Wednesday, August 07, 2013

Equivocos da democracia portuguesa - 275

Ontem o governo anunciou que antes do dia terminar teria esclarecido todo o incómodo em volta de Pais Jorge! Ontem no habitual "briefing" - agora bissemanal - Pedro Lomba demite em direto o seu colega do Tesouro por "inconsistências problemáticas"! Ontem na SIC Notícias o líder parlamentar do CDS/PP, Nuno Magalhães, afirmava que se fosse ele que estivesse no lugar do secretário de Estado do Tesouro, "faria o que parecia óbvio", isto é, demitia-se!
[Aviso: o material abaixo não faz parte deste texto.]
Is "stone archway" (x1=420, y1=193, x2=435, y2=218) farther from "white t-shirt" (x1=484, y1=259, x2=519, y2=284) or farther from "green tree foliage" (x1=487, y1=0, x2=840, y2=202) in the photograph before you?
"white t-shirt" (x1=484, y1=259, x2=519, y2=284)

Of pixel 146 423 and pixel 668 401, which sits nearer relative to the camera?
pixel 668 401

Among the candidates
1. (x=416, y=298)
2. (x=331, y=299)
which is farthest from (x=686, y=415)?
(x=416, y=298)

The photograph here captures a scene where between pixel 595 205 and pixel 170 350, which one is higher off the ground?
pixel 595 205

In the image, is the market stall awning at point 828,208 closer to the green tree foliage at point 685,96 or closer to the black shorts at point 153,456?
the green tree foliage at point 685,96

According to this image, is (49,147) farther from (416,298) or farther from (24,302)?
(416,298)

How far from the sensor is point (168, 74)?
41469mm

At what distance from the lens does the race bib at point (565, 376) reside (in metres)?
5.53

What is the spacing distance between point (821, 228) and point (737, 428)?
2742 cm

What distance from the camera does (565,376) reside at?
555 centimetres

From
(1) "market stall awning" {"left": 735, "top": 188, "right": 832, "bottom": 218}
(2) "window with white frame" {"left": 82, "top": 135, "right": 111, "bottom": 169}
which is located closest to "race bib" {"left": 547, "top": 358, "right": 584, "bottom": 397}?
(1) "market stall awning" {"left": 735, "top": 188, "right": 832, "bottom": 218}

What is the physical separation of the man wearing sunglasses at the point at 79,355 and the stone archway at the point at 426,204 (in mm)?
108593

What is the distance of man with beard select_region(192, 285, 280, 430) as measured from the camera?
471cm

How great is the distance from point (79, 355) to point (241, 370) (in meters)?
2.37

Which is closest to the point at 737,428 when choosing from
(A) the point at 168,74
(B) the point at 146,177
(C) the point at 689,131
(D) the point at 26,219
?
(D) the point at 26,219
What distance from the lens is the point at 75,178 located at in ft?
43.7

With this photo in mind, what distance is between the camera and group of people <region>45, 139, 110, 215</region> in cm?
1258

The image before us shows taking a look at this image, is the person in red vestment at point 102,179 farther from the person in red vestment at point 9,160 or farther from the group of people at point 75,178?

Ontem Pais Jorge parece ter posto o lugar à disposição dada a trapalhada em que está envolvido! Ontem antes que o dia termina-se o governo vem dizer que afinal o documento em que se basearam para acusar Pais Jorge "foi forjado"! Ontem a oposição dizia que a equipa das Finanças estava no grau zero! Depois de tudo isto, seja qual for a justificação que arranjem para ajudar Pais Jorge, este está ferido de morte. Sem condições para exercer o cargo que assumiu e que, talvez, devesse ter rejeitado quando o mesmo lhe foi oferecido. Desde a saída de Vítor Gaspar que o ministério das Finanças está ao deus dará, sem rumo, sem estratégia, afogando-se em contradições, mentiras, ou seja lá o que for mais, que o descredibilizam quando era necessário que se passasse precisamente o contrário. O silêncio de Portas - atual PM em exercício - é deveras ensurdecedor. O seu líder parlamentar já tinha dado a resposta... Ontem ainda na SIC Notícias, Mário Crespo afirmava que este tipo de situações põe desde logo em causa o próprio (Pais Jorge), descredibiliza do governo, afronta a República! Ontem, afirmamos neste espaço que para além de tudo estava o regime e o País! Ontem, Óscar Mascarenhas, Provedor do Leitor do DN, afirmava que "Poiares Maduro e Pedro Lomba são tão-somente o fascismo a bater-nos ao de leve à porta"! (Ver entrevista na íntegra em  http://sicnoticias.sapo.pt/programas/jornaldas9/2013/08/06/scar-mascarenhas-provedor-do-leitor-do-diario-de-noticias-no-jornal-das-9).   Ontem, foi assim! Hoje há quem queira reescrever a História! (Talvez pensando que os portugueses são todos estúpidos e mentecaptos!). Assim se vai afundando Portugal que vai consumindo as suas energias nestas lutas sem sentido em vez de enfrentar os enormes problemas que se lhe deparam pela frente. E foi o que fizeram de Portugal! E como diz ainda Mário Crespo, "até amanhã e que todos tenhamos boa sorte"!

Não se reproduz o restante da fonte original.